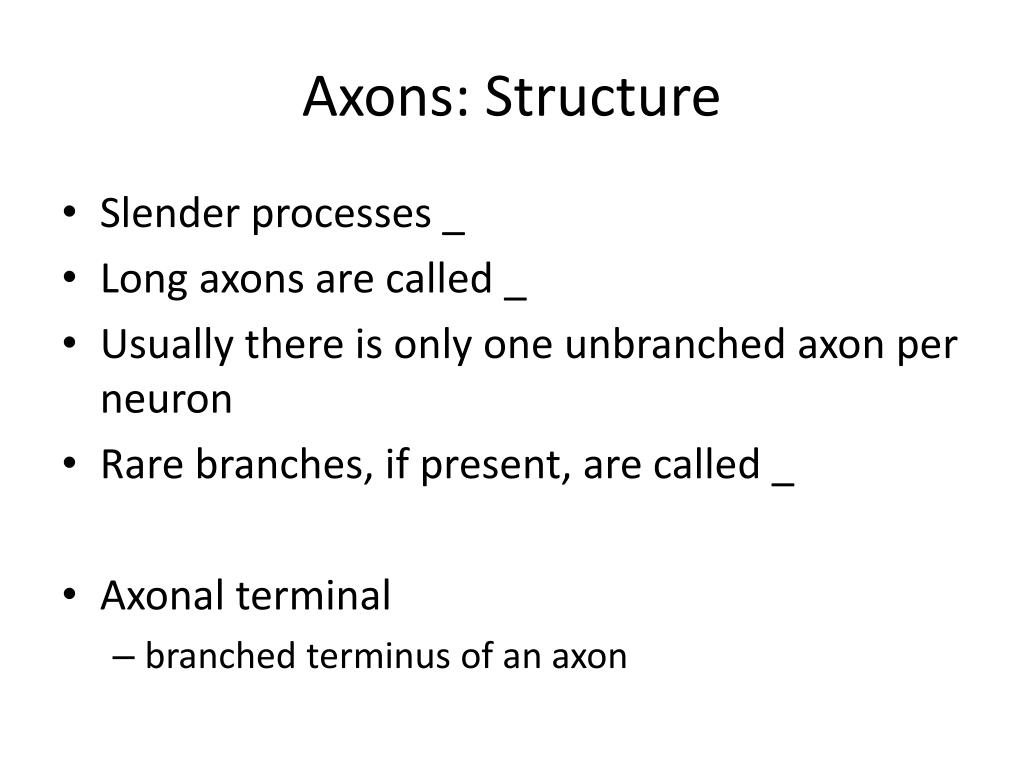 Axons: Structure

• Slender processes _
• Long axons are called _
• Usually there is only one unbranched axon per neuron
• Rare branches, if present, are called _

• Axonal terminal
– branched terminus of an axon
__________
-- Requirement --
Retype, without any change, every line from the one with "present, are called _" to the bottom of the listing.

-- Answer space --
• Rare branches, if present, are called _

• Axonal terminal
– branched terminus of an axon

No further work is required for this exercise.